Low UVA doses activate the transcription factor NFAT in human fibroblasts by a calcium–calcineurin pathway

• Published in: Free radical biology & medicine Vol. 39; no. 12; pp. 1629 - 1637
• Main Authors: Mazière, Cécile, Morlière, Patrice, Louandre, Christophe, Conte, Marie-Alix, Gomilla, Cathy, Santus, René, Antonicelli, Franck, Hornebeck, William, Mazière, Jean-Claude
• Format: Journal Article
• Language: English
• Published: United States Elsevier Inc 15.12.2005; Elsevier
• Subjects: Antioxidants - pharmacology; Calcineurin; Calcineurin - metabolism; Calcineurin Inhibitors; Calcium; Calcium - metabolism; Cell Survival - drug effects; Cell Survival - radiation effects; Cells, Cultured; Cyclosporine - pharmacology; DNA - metabolism; DNA - radiation effects; Dose-Response Relationship, Radiation; Egtazic Acid - analogs & derivatives; Egtazic Acid - pharmacology; Fibroblasts - metabolism; Fibroblasts - radiation effects; Free radicals; Humans; NFATC Transcription Factors - drug effects; NFATC Transcription Factors - metabolism; Nuclear factor of activated T cells; Protein Binding - drug effects; Protein Binding - physiology; Protein Binding - radiation effects; Signal Transduction - physiology; Signal Transduction - radiation effects; Tacrolimus - pharmacology; Ultraviolet Rays; UVA; Vitamin E - pharmacology; UVA; Free radicals; Calcium; Calcineurin; Nuclear factor of activated T cells
• ISSN: 0891-5849; 1873-4596
• DOI: 10.1016/j.freeradbiomed.2005.08.003

UVA radiation induces an inflammatory response as observed in erythema, and the cytokine genes involved in this response are under the control of the transcription factor NFAT (nuclear factor of activated T lymphocytes). The effects of UVA on NFAT DNA binding activity were investigated in cultured human fibroblasts.

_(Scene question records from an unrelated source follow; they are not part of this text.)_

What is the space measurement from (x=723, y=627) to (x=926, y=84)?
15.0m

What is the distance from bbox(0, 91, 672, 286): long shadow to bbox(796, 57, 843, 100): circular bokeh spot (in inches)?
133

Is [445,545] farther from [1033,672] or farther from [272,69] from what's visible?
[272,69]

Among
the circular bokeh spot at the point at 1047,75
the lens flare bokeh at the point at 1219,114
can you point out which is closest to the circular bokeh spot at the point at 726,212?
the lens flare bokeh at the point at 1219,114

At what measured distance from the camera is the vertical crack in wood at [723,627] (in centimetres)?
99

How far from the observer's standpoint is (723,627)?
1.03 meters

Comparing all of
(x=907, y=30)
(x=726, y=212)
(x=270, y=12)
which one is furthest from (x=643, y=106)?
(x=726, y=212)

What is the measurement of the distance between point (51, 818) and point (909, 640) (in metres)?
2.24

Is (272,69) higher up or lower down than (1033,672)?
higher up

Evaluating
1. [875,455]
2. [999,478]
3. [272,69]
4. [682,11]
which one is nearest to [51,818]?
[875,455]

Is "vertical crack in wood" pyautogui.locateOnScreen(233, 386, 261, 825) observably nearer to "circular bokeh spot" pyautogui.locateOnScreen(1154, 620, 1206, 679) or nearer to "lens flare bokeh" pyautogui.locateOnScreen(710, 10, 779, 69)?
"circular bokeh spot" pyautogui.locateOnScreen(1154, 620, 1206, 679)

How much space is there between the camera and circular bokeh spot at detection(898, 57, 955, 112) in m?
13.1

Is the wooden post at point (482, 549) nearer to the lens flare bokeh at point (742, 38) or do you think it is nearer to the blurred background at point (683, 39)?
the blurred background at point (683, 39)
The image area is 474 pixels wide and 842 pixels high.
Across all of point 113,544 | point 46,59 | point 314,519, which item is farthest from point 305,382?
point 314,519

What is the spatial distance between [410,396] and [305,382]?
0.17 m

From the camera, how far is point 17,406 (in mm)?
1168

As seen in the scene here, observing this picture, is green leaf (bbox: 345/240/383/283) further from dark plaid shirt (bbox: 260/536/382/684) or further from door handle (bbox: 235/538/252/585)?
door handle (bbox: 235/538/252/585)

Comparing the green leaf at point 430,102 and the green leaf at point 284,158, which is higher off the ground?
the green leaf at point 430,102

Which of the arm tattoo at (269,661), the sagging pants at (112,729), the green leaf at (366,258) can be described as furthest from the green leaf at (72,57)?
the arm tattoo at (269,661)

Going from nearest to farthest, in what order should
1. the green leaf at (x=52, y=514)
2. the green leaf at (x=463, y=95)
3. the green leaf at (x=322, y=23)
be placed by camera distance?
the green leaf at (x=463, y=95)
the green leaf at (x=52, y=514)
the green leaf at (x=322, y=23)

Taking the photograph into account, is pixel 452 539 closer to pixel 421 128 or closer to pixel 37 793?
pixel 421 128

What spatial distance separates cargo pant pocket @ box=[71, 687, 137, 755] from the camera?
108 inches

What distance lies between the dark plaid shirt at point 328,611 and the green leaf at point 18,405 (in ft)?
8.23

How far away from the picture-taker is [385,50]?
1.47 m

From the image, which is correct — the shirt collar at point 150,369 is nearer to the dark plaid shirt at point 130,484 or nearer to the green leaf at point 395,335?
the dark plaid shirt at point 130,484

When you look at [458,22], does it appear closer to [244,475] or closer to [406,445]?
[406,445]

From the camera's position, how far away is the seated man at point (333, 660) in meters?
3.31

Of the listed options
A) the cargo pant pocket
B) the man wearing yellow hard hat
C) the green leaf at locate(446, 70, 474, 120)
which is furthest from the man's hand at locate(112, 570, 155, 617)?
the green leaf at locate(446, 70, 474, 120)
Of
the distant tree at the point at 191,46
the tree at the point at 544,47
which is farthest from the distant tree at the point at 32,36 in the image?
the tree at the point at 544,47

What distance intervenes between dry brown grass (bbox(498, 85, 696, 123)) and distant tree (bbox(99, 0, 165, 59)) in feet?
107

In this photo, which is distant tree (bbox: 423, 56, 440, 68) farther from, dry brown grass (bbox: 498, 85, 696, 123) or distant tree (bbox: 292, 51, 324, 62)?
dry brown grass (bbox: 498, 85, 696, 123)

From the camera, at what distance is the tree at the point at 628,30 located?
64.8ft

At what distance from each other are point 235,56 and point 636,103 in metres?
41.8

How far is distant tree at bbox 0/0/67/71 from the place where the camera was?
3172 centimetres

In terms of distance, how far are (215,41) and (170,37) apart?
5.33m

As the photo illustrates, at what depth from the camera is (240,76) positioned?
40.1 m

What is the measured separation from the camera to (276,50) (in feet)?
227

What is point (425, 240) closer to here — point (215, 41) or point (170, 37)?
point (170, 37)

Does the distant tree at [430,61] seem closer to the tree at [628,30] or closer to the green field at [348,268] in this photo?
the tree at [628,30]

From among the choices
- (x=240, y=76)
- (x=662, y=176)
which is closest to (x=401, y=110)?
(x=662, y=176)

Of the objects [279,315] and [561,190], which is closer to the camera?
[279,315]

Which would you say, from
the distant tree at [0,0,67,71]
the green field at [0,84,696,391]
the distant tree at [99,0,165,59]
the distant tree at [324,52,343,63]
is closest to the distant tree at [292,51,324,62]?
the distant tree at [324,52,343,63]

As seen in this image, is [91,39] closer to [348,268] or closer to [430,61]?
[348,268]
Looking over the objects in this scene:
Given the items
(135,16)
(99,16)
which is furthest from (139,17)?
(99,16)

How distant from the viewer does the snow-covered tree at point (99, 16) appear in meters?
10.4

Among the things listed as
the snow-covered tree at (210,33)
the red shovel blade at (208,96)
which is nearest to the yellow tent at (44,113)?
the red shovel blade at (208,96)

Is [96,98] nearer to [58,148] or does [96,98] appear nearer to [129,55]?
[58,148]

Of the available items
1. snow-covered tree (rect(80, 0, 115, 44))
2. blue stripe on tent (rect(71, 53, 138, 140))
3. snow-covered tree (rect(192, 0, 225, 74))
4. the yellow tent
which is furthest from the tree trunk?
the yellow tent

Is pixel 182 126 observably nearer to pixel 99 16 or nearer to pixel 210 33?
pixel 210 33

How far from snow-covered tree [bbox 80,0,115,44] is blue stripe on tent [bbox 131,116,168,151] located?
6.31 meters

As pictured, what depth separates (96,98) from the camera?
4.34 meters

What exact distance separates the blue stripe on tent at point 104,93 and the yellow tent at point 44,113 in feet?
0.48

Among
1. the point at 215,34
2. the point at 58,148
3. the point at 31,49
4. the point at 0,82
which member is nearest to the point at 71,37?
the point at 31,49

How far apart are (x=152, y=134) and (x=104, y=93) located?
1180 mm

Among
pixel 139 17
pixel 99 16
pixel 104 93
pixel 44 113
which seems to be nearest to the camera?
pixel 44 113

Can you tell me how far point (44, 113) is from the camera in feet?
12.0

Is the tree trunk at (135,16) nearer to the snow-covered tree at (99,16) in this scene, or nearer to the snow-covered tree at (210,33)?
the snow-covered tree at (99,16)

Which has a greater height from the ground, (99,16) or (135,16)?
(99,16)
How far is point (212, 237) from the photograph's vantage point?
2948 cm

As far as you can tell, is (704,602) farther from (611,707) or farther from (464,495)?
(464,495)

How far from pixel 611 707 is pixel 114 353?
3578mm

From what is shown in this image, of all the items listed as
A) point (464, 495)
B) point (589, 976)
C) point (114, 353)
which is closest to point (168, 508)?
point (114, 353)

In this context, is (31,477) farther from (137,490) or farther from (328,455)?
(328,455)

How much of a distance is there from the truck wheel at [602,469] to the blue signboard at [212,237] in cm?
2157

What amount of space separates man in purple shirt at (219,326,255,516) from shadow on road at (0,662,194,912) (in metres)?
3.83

A dose-dependent increase was observed within the range of 0.6–4.5 J/cm 2 UVA. Beyond this value, the activity decreased and a value of 60% of control was found at 13.5 J/cm 2. The enhancement of NFAT activity was transient and peaked 45 min after irradiation. Furthermore, immunoblot analysis demonstrated a nuclear translocation of NFAT under low UVA doses. Concomitantly, as assessed by the fluorescent probe Fluo3, UVA induced an increase in intracellular free calcium, with a maximum increase found at 9 J/cm 2. The UVA-induced activation of NFAT was prevented by the intracellular calcium trapping drug BAPTA, whereas the extracellular calcium chelator EGTA had no significant effect. In addition, the calcineurin inhibitors cyclosporin A and FK506 both prevented the UVA-induced NFAT activation. Furthermore, the antioxidant vitamin E prevented the UVA-induced increase in both intracellular free calcium and NFAT binding activity. Finally, the cytotoxicity of UVA was enhanced in the presence of the inhibitors cyclosporin and FK506, suggesting that the activation of NFAT might play a protective role after the UVA-induced oxidative stress. These results demonstrate that UVA activates the calcium–calcineurin signaling pathway of NFAT activation, that the calcium ions are mainly released from intracellular stores, and that the increase in calcium is, at least partially, due to the oxidative stress generated under UVA. Because NFAT regulates several genes implicated in the inflammatory response, the enhancement of NFAT activity by low UVA doses might be interpreted in view of the proinflammatory action of solar radiation.